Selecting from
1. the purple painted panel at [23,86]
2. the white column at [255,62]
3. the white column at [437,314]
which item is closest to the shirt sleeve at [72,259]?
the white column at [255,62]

|---|

* [CONSIGNE] Présentez toutes ces lignes dans un tableau Markdown à deux colonnes, « Numéro » pour le rang de chaque ligne et « Ligne » pour son texte, sans les lignes vides.

* [CORRIGÉ]
| Numéro | Ligne |
|---|---|
| 1 | Selecting from |
| 2 | 1. the purple painted panel at [23,86] |
| 3 | 2. the white column at [255,62] |
| 4 | 3. the white column at [437,314] |
| 5 | which item is closest to the shirt sleeve at [72,259]? |
| 6 | the white column at [255,62] |